ITEC 6322 Secure Enterprise Computing - April 15, 2006 - Day Three Posting

ITEC 6322 Secure Enterprise Computing
Incident Response and Computer Forensics
By Rob Hiltbrand – April 15, 2006


Part Two- Project
Prepare a brief written abstract that describes your planned demonstration. Be prepared to explain your demonstration goals to the class.

Possibility 1: Knowledge Area – Developing a methodology. Exercise – Students will have a final exercise that requires substantiation of an investigative methodology. This is the one that I’d most like to do because it involves elements of the other two possibilities. Specifically, I’ll demonstrate the methodology that I’ve come up with for checking host integrity as part of my project work for TEPM 6391 & TEPM 6395.

Possibility 2: Knowledge Area – Ability to review cookies, running processes, recycle bin, MS Office for revisions, backups, and auto-complete. Exercise – Student will identify places where evidence can be correlated to prove a violation or crime.

Possibility 3: Knowledge Area – Identifying and documenting evidence from logs. Exercise – Students will use a variety of intrusion detection products and examine log output for evidence of violations or crimes.

Part Three - Questions
Answer each of the following questions from the readings. The group of questions should take about one page to answer. Bring a hard copy of your answers to class and be prepared to post them to your web site.

1. What is a rootkit?
ANSWER: Rootkits are collections of commonly trojaned system processes and scripts that automate many of the actions attackers take when they compromise a system. They typically operate in stealth mode, thus the operator doesn’t know the system has been compromised.

2. In Helix, what does the Protected Storage Viewer (IR Tools, page 3) reveal?
ANSWER: Protected Storage Viewer is a small utility that reveals the passwords stored on your computer by Internet Explorer, Outlook Express and MSN Explorer. The passwords are revealed by reading the information from the Protected Storage.

3. What other way can you access this information?
ANSWER: The Helix LiveCD offers tools with capabilities similar to that of the Protected Storage Viewer. Tools such as Network Password Viewer (login passwords for remote computers on the LAN) and Asterisk Logger (reveals asterisk passwords).

4. Briefly discuss the pros & cons of doing corporate forensic work from a GUI rather than a CLI?
ANSWER: Utilizing computer forensic tools that feature a Graphical User Interface (GUI) enable less technically proficient investigators to use sophisticated tools.

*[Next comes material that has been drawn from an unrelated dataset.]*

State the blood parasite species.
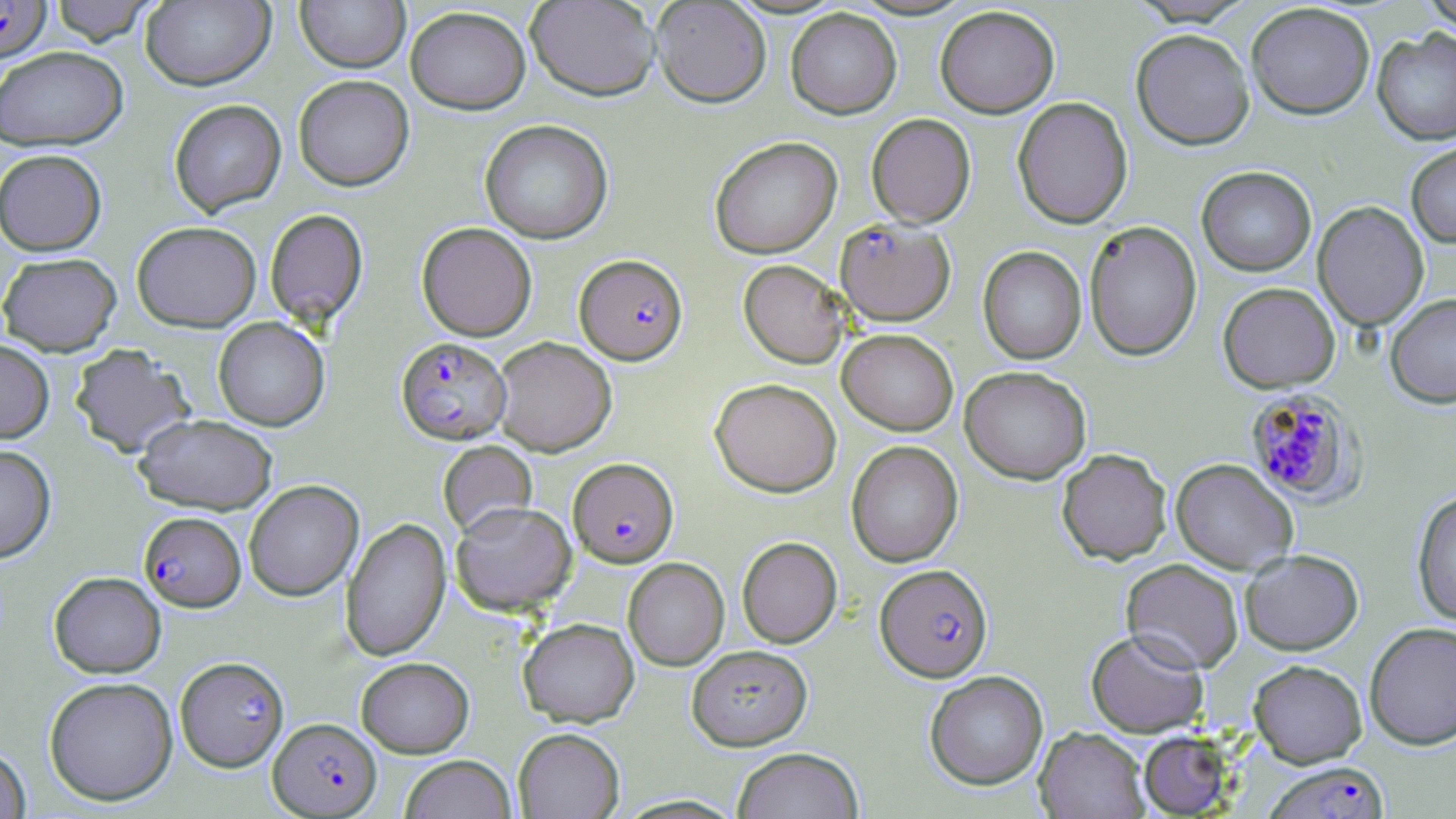
Plasmodium falciparum.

A prime example is EnCase, the most widely used computer forensic investigation technology utilized by the law enforcement community. A drawback to such a tool is that the GUI itself might alter the target workstation and thus compromise the integrity of the investigation. On the other side of the debate are many open source computer forensic tools that can only be used with a Command Line Interface (CLI). These tools require a high level of technical prowess but also yield significant results and there isn’t the stigma of a GUI that might compromise the host computer and thus poison the investigation. It is a delicate balance.

5. In computer forensics, for what is the dd command used?
ANSWER: The dd command is used to create a forensic duplicate of a host. A forensic duplicate is a file that contains every bit of information from the source, in a raw bitstream format. An example would be a 5 GB hard drive resulting in a 5 GB forensic duplicate. The dd utility has obvious benefits when performing an investigation that requires an exact duplicate of a suspected host system.

6. What is NetCat? And for what would you use it?
ANSWER: NetCat makes and accepts Transmission Control Protocol (TCP) and User Datagram Protocol (UDP) connections. It writes and reads data over those connections until they are closed. It provides a basic TCP/UDP networking subsystem that allows users to interact manually or via script with network applications and services on the application layer (Layer 7 of the OSI model).